Diversas doenças neurodegenerativas, como alzheimer, esclerose lateral amiotrófica (ela), parkinson, huntington e outras doenças degenerativas dos gânglios da base, atrofia de múltiplos sistemas e degeneração supranuclear progressiva, são teorizadas, tendo a atividade dos radicais livres como mediadores.

Aurélia Guilherme – Perdemos milhares de neurônios todos os dias, há como recuperar isso?

Dra. Marcela Agostinho – O processo de neurogênese (processo de formação de novos neurônios) é complexo e limitado. Acreditava-se que ocorria apenas no desenvolvimento do cérebro. Porém, recentemente, estudos concluíram que a neurogênese ocorre continuamente, inclusive na idade adulta.

O estilo de vida levado pelas pessoas influencia na formação de novos neurônios durante a vida adulta. Alimentação saudável, prática regular de atividade física, não fumar, não beber e controlar o nível de estresse, são fatores que favorecem o processo. Por outro lado, experiências estressantes aumentam os níveis de glicocorticoides, que são prejudiciais às células cerebrais.

Uma pessoa alcoólatra, de 50 anos de idade, por exemplo, pode ter o cérebro mais atrofiado do que uma pessoa de 70 anos ou mais, que sempre teve hábitos saudáveis. O álcool causa a morte de neurônios e atrofia o cérebro, se usado em exagero. Outro exemplo, um idoso de alto nível intelectual, que fala outras línguas, aprecia a leitura, assiste filmes e noticiários, com certeza tem uma reserva cognitiva grande e uma rede de sinapses muito maiores que um jovem que não teve a oportunidade de se desenvolver intelectualmente. A neurodegeneração deste jovem, por incrível que pareça, será mais rápida, pois suas sinapses já são diminuídas.”

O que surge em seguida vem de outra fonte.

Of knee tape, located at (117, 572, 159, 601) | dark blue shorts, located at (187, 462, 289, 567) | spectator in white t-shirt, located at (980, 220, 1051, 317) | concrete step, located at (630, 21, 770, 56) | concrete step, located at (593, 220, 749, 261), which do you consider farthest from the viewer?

 Aurélia Guilherme – O que é preciso fazer para nutrir o cérebro?

Dra. Marcela Agostinho – Basicamente, é preciso adotar um estilo de vida saudável:

Manter uma dieta rica em alimentos com propriedades antioxidantes (azeite de oliva, abacate, tomate, chá verde), alimentos ricos em ômega 3 (peixes e sementes de chia), vitamina E (cereais integrais, óleos vegetais, castanha do pará), vitaminas do complexo B (carne, leite, ovos, espinafre) e vitamina C (morango, laranja, limão, acerola);

Atividade física regular é imprescindível, assim como noites de sono de qualidade. A melatonina (hormônio do sono que regula o ciclo circadiano), vem sendo cada vez mais estudada. Além de induzir o sono, já se sabe que ela tem ações antioxidantes, antiinflamatórias, antitumorais, imunomodulatórias e cronobióticas, atuando na regeneração celular.

Evitar o estresse, com atividades de lazer e horários de descanso, também são hábitos necessários;

E claro, nutrir o cérebro com ricas leituras, viagens, estudos e boas conversas!